→ **Given exercise**: According to the news report on the rig contract, what was the truck mounted rig valued at?

→ **Page**:
• • • •

The National Steel Raw Materials Exploration Agency, Kaduna, is insisting on awarding a N809 million contract to a firm disqualified by the Bureau of Public Procurement (BPP) for alleged fraud, officials have said.
The agency, a parastatal of the Ministry of Solid Mineral Development, had requested a certificate of “No Objection” from the procurement bureau to waive contract rules and allow the award of the contract for the acquisition of two drill rigs.
The BPP expressed “gross displeasure” at NSRMEA’s insistence on selecting Lasafa Limited, a Kaduna State-based private firm, for the contract.
Lasafa Limited surfaced after NSRMEA invited tenders from qualified contractors for the acquisition of two crawler mounted multi-purpose and one truck mounted drilling rigs for the industry under its 2016 capital projects.
The crawler mounted rigs, to be accompanied with all accessories and training kits, were to be acquired based on in-house estimates of about N540 million, while the truck mounted rig was valued at N270 million, value added tax (VAT) and withholding tax inclusive.

• • • •

→ **Data lines**:
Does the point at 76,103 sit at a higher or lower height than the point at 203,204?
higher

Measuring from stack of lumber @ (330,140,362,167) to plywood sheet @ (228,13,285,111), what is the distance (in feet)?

• • • •

→ **Full solution**: N270 million, value added tax (VAT) and withholding tax inclusive.